• **What is expected**:
Every line of the data is to be transcribed without error.

• **Listed records**:
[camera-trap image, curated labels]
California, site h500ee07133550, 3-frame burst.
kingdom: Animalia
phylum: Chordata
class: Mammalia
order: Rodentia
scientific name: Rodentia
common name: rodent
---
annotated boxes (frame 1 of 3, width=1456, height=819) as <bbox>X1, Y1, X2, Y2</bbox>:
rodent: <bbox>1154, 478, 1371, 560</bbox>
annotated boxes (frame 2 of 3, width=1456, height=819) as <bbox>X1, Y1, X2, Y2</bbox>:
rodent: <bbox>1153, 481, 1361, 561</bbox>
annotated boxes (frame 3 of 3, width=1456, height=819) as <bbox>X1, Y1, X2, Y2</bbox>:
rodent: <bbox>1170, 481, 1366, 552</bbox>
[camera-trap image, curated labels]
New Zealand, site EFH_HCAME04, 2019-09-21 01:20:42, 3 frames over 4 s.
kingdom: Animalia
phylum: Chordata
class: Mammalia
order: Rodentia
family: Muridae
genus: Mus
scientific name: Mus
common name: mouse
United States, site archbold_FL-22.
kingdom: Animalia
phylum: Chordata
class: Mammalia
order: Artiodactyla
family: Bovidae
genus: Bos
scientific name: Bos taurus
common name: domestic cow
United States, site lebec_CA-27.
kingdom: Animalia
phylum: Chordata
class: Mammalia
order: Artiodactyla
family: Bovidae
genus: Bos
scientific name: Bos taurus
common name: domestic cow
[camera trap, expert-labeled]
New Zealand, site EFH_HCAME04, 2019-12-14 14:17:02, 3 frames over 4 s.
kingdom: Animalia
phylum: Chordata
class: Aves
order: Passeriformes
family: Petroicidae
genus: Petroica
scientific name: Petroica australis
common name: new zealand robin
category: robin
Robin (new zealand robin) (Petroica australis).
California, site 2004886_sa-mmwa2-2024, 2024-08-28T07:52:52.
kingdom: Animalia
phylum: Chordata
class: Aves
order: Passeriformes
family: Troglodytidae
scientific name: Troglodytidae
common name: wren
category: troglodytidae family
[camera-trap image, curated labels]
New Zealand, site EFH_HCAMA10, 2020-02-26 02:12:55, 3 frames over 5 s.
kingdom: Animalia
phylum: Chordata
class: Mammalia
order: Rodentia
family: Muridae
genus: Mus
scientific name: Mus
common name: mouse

• **Answer to this problem**:
[camera-trap image, curated labels]
California, site h500ee07133550, 3-frame burst.
kingdom: Animalia
phylum: Chordata
class: Mammalia
order: Rodentia
scientific name: Rodentia
common name: rodent
---
annotated boxes (frame 1 of 3, width=1456, height=819) as <bbox>X1, Y1, X2, Y2</bbox>:
rodent: <bbox>1154, 478, 1371, 560</bbox>
annotated boxes (frame 2 of 3, width=1456, height=819) as <bbox>X1, Y1, X2, Y2</bbox>:
rodent: <bbox>1153, 481, 1361, 561</bbox>
annotated boxes (frame 3 of 3, width=1456, height=819) as <bbox>X1, Y1, X2, Y2</bbox>:
rodent: <bbox>1170, 481, 1366, 552</bbox>
[camera-trap image, curated labels]
New Zealand, site EFH_HCAME04, 2019-09-21 01:20:42, 3 frames over 4 s.
kingdom: Animalia
phylum: Chordata
class: Mammalia
order: Rodentia
family: Muridae
genus: Mus
scientific name: Mus
common name: mouse
United States, site archbold_FL-22.
kingdom: Animalia
phylum: Chordata
class: Mammalia
order: Artiodactyla
family: Bovidae
genus: Bos
scientific name: Bos taurus
common name: domestic cow
United States, site lebec_CA-27.
kingdom: Animalia
phylum: Chordata
class: Mammalia
order: Artiodactyla
family: Bovidae
genus: Bos
scientific name: Bos taurus
common name: domestic cow
[camera trap, expert-labeled]
New Zealand, site EFH_HCAME04, 2019-12-14 14:17:02, 3 frames over 4 s.
kingdom: Animalia
phylum: Chordata
class: Aves
order: Passeriformes
family: Petroicidae
genus: Petroica
scientific name: Petroica australis
common name: new zealand robin
category: robin
Robin (new zealand robin) (Petroica australis).
California, site 2004886_sa-mmwa2-2024, 2024-08-28T07:52:52.
kingdom: Animalia
phylum: Chordata
class: Aves
order: Passeriformes
family: Troglodytidae
scientific name: Troglodytidae
common name: wren
category: troglodytidae family
[camera-trap image, curated labels]
New Zealand, site EFH_HCAMA10, 2020-02-26 02:12:55, 3 frames over 5 s.
kingdom: Animalia
phylum: Chordata
class: Mammalia
order: Rodentia
family: Muridae
genus: Mus
scientific name: Mus
common name: mouse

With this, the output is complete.